1. The difference between initial and always.
2. The difference between blocking assinment and nonblocking assignment.
3. The difference between ifdef and generate.
4. The difference between forever, repeat, while, for, do-while.
5. The difference between flip-flop and latch.
 

Hi i want to know following verilog that
2. The difference between blocking assinment and nonblocking assignment.

The Verilog language has two forms of the procedural assignment statement: blocking and non-blocking. The two are distinguished by the = and <= assignment operators. The blocking assignment statement (= operator) acts much like in traditional programming languages. The whole statement is done before control passes on to the next statement. The non-blocking (<= operator) evaluates all the right-hand sides for the current time unit and assigns the left-hand sides at the end of the time unit. For example, the following Verilog program

// testing blocking and non-blocking assignment

module blocking;
reg [0:7] A, B;
initial begin: init1
A = 3;
#1 A = A + 1; // blocking procedural assignment
B = A + 1;

$display("Blocking: A= %b B= %b", A, B ); A = 3;
#1 A <= A + 1; // non-blocking procedural assignment
B <= A + 1;
#1 $display("Non-blocking: A= %b B= %b", A, B );
end
endmodule

produces the following output:
Blocking: A= 00000100 B= 00000101
Non-blocking: A= 00000100 B= 00000100

The effect is for all the non-blocking assignments to use the old values of the variables at the beginning of the current time unit and to assign the registers new values at the end of the current time unit. This reflects how register transfers occur in some hardware systems.
blocking procedural assignment is used for combinational logic and non-blocking procedural assignment for sequential
 

Initial Block will get executed only once start of the simulation.
Always Block will get executed when ever it meets the condition to enter always block.
 

Both latches and flip-flops are circuit elements whose output depends not only on the current inputs, but also on previous inputs and outputs.

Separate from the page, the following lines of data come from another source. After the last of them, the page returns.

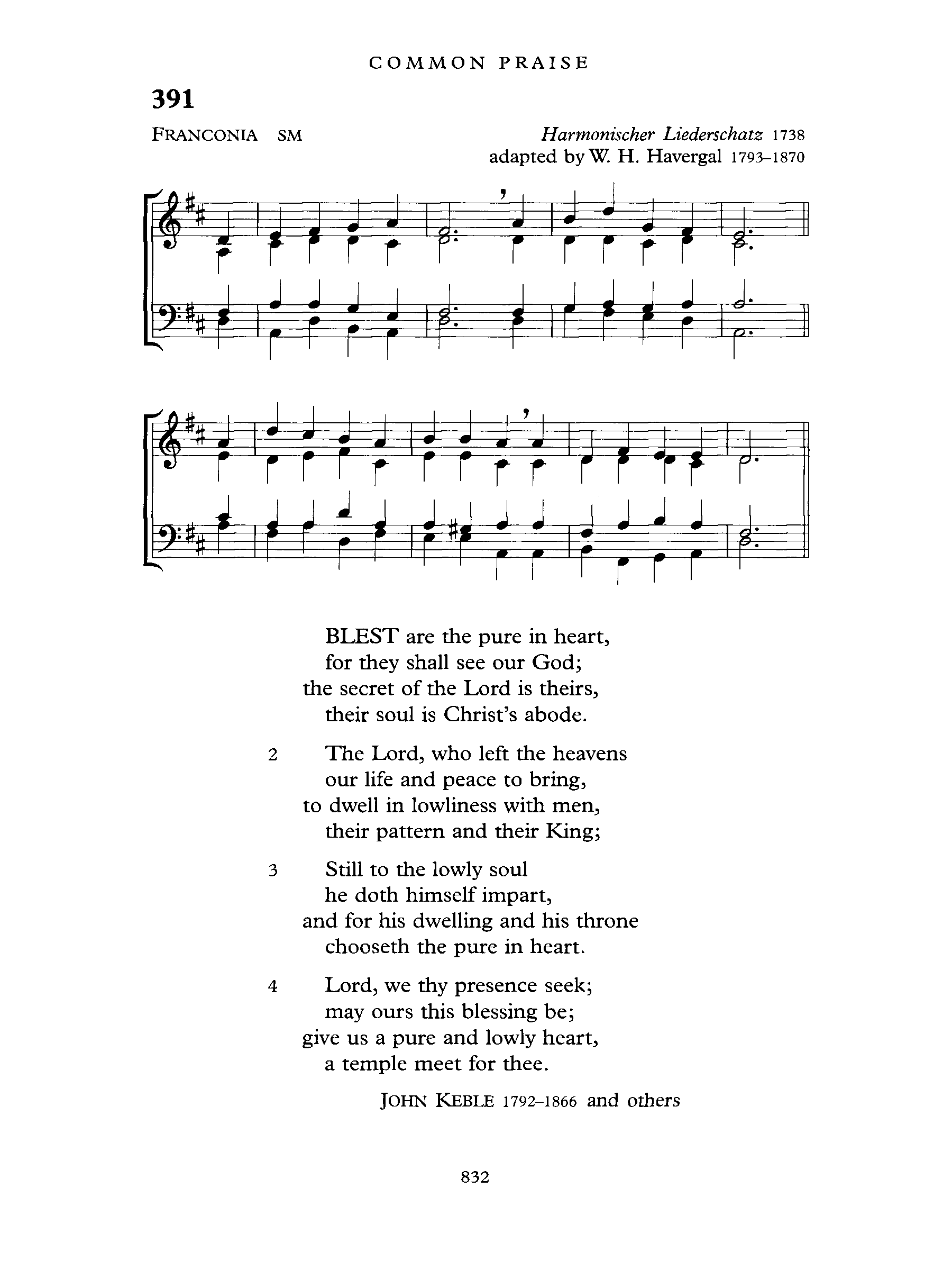 COMMON PRAISE

391

FRANCONIA SM

Harmonischer Liederschatz 1738
adapted by W. H. Havergal 1793–1870

BLEST are the pure in heart,
for they shall see our God;
the secret of the Lord is theirs,
their soul is Christ's abode.

2 The Lord, who left the heavens
our life and peace to bring,
to dwell in lowliness with men,
their pattern and their King;

3 Still to the lowly soul
he doth himself impart,
and for his dwelling and his throne
chooseth the pure in heart.

4 Lord, we thy presence seek;
may ours this blessing be;
give us a pure and lowly heart,
a temple meet for thee.

JOHN KEBLE 1792–1866 and others

832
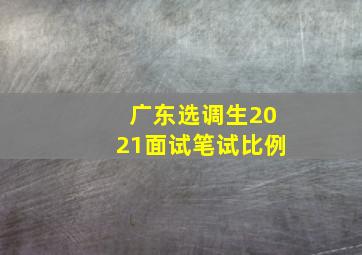 广东选调生2021面试笔试比例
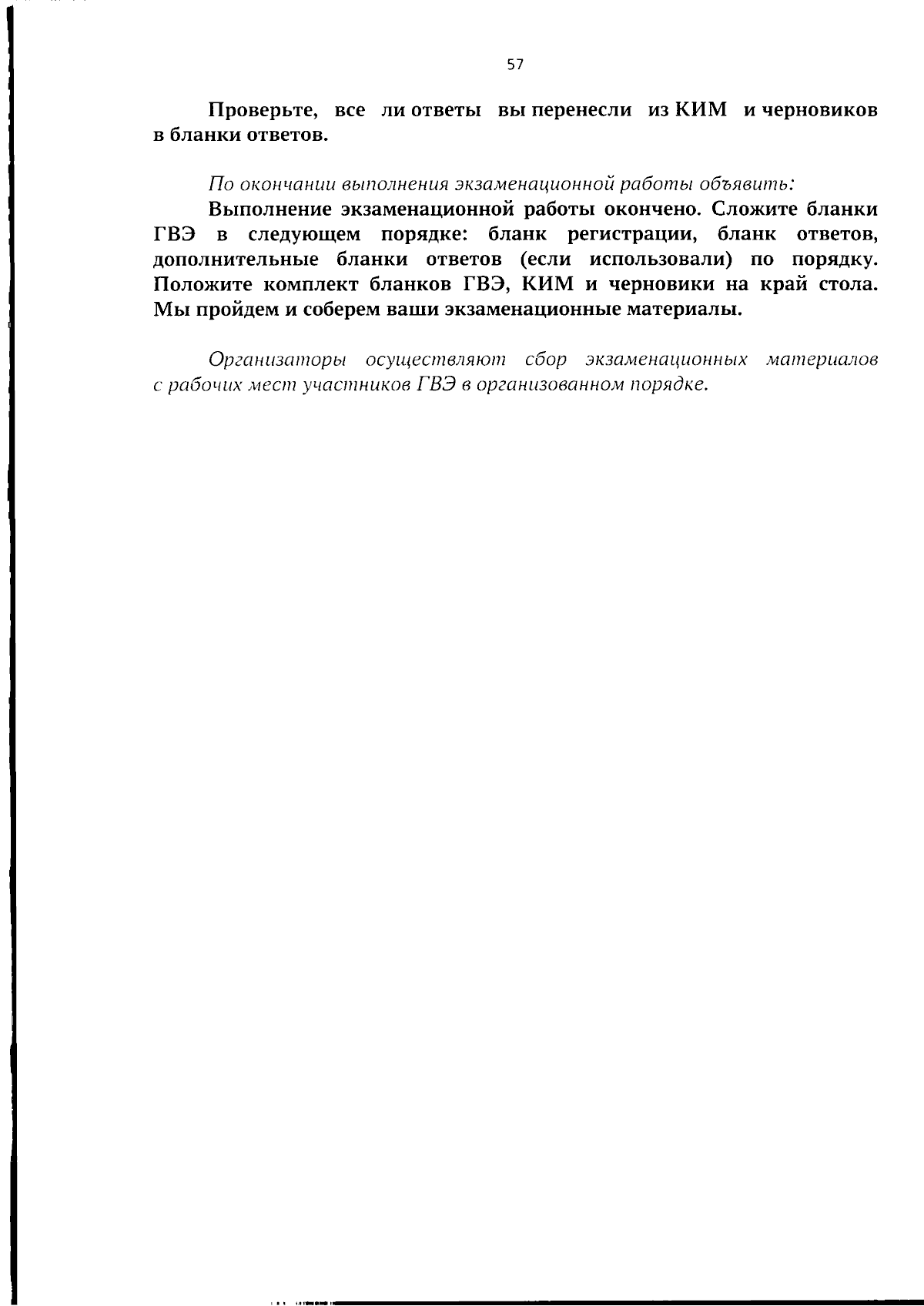 57

Проверьте, все ли ответы вы перенесли из КИМ и черновиков в бланки ответов.

По окончании выполнения экзаменационной работы объявить:

Выполнение экзаменационной работы окончено. Сложите бланки ГВЭ в следующем порядке: бланк регистрации, бланк ответов, дополнительные бланки ответов (если использовали) по порядку. Положите комплект бланков ГВЭ, КИМ и черновики на край стола. Мы пройдем и соберем ваши экзаменационные материалы.

Организаторы осуществляют сбор экзаменационных материалов с рабочих мест участников ГВЭ в организованном порядке.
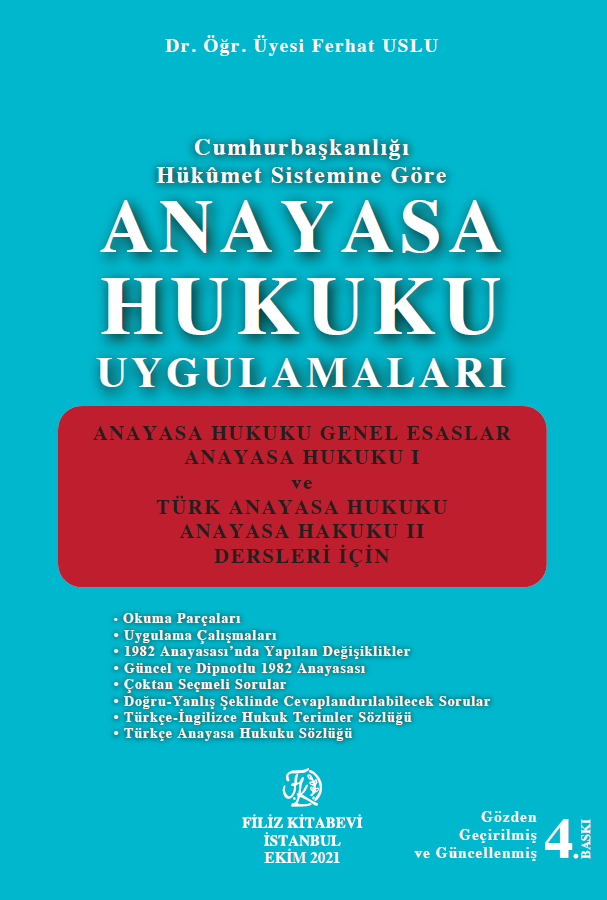 Dr. Öğr. Üyesi Ferhat USLU

Cumhurbaşkanlığı
Hükûmet Sistemine Göre
ANAYASA
HUKUKU
UYGULAMALARI

ANAYASA HUKUKU GENEL ESASLAR
ANAYASA HUKUKU I
ve
TÜRK ANAYASA HUKUKU
ANAYASA HAKUKU II
DERSLERİ İÇİN

• Okuma Parçaları
• Uygulama Çalışmaları
• 1982 Anayasası'nda Yapılan Değişiklikler
• Güncel ve Dipnotlu 1982 Anayasası
• Çoktan Seçmeli Sorular
• Doğru-Yanlış Şeklinde Cevaplandırılabilecek Sorular
• Türkçe-İngilizce Hukuk Terimler Sözlüğü
• Türkçe Anayasa Hukuku Sözlüğü

FK

FİLİZ KİTABEVİ
İSTANBUL
EKİM 2021

Gözden
Geçirilmiş
ve Güncellenmiş 4. BASKI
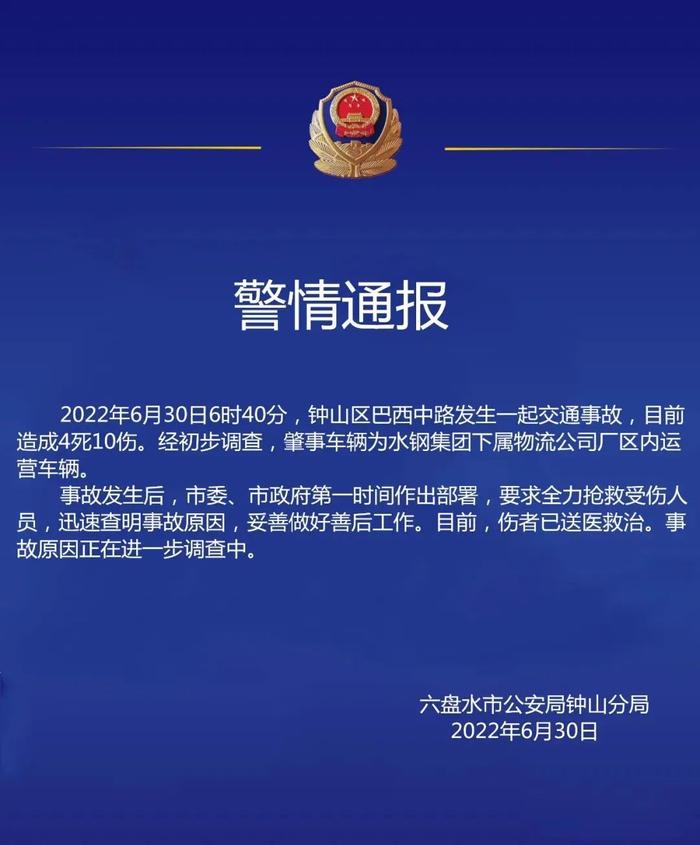 警情通报

2022年6月30日6时40分，钟山区巴西中路发生一起交通事故，目前造成4死10伤。经初步调查，肇事车辆为水钢集团下属物流公司厂区内运营车辆。

事故发生后，市委、市政府第一时间作出部署，要求全力抢救受伤人员，迅速查明事故原因，妥善做好善后工作。目前，伤者已送医救治。事故原因正在进一步调查中。

六盘水市公安局钟山分局
2022年6月30日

The difference between a latch and a flip-flop is that a latch does not have a clock signal, whereas a flip-flop always does.Latches are asynchronous, which means that the output changes very soon after the input changes.A flip-flop is a synchronous version of the latch.
Latch is a level sensitive device and flip-flop is edge sensitive device. Latch is sensitive to glitches on enable pin, where as flip-flop is immune to gltiches.
Latches take less gates (also less power) to implement then flip-flops.
Latches are faster then flip-flops.

this is how the output of the two will differ:

the output of the latch will be the same as the data input as it does not have a clock signal whereas in a flipflop there would be a delay of one clock cycle to see the output.